- [EXERCISE INSTRUCTIONS]
Give a verbatim repeat of the lines that run from the line containing "Of all the items listed as" to the end of the data below.

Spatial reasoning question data

....

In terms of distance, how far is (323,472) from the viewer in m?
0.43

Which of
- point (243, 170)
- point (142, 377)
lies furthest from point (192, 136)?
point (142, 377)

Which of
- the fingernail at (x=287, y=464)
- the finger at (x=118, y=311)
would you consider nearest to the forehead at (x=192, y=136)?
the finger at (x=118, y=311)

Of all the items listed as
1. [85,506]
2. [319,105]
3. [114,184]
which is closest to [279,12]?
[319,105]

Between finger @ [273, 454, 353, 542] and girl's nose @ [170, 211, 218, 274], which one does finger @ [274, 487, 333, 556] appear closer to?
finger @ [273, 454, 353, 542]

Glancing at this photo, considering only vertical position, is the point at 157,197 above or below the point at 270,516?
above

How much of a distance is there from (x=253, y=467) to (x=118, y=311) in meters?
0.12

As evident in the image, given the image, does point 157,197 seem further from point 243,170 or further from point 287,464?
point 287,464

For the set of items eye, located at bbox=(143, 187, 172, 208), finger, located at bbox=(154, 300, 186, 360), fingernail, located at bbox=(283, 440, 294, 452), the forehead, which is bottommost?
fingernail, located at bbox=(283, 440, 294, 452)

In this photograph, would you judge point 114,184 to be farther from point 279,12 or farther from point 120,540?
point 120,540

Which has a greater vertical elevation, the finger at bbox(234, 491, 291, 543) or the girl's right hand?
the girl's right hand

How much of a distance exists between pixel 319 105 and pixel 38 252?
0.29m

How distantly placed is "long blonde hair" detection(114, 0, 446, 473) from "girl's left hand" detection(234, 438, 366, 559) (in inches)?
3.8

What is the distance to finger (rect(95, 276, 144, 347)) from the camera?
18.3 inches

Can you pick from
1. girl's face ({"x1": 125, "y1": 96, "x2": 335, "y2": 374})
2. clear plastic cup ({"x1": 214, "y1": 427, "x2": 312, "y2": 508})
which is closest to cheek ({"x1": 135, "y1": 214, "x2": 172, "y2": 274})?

....

- [RESULT OF THE EXERCISE]
Of all the items listed as
1. [85,506]
2. [319,105]
3. [114,184]
which is closest to [279,12]?
[319,105]

Between finger @ [273, 454, 353, 542] and girl's nose @ [170, 211, 218, 274], which one does finger @ [274, 487, 333, 556] appear closer to?
finger @ [273, 454, 353, 542]

Glancing at this photo, considering only vertical position, is the point at 157,197 above or below the point at 270,516?
above

How much of a distance is there from (x=253, y=467) to (x=118, y=311) in meters?
0.12

As evident in the image, given the image, does point 157,197 seem further from point 243,170 or further from point 287,464?
point 287,464

For the set of items eye, located at bbox=(143, 187, 172, 208), finger, located at bbox=(154, 300, 186, 360), fingernail, located at bbox=(283, 440, 294, 452), the forehead, which is bottommost?
fingernail, located at bbox=(283, 440, 294, 452)

In this photograph, would you judge point 114,184 to be farther from point 279,12 or farther from point 120,540?
point 120,540

Which has a greater vertical elevation, the finger at bbox(234, 491, 291, 543) or the girl's right hand?
the girl's right hand

How much of a distance exists between pixel 319 105 and pixel 38 252?
0.29m

How distantly placed is "long blonde hair" detection(114, 0, 446, 473) from "girl's left hand" detection(234, 438, 366, 559) (in inches)?
3.8

What is the distance to finger (rect(95, 276, 144, 347)) from the camera?
18.3 inches

Can you pick from
1. girl's face ({"x1": 125, "y1": 96, "x2": 335, "y2": 374})
2. clear plastic cup ({"x1": 214, "y1": 427, "x2": 312, "y2": 508})
which is closest to cheek ({"x1": 135, "y1": 214, "x2": 172, "y2": 274})?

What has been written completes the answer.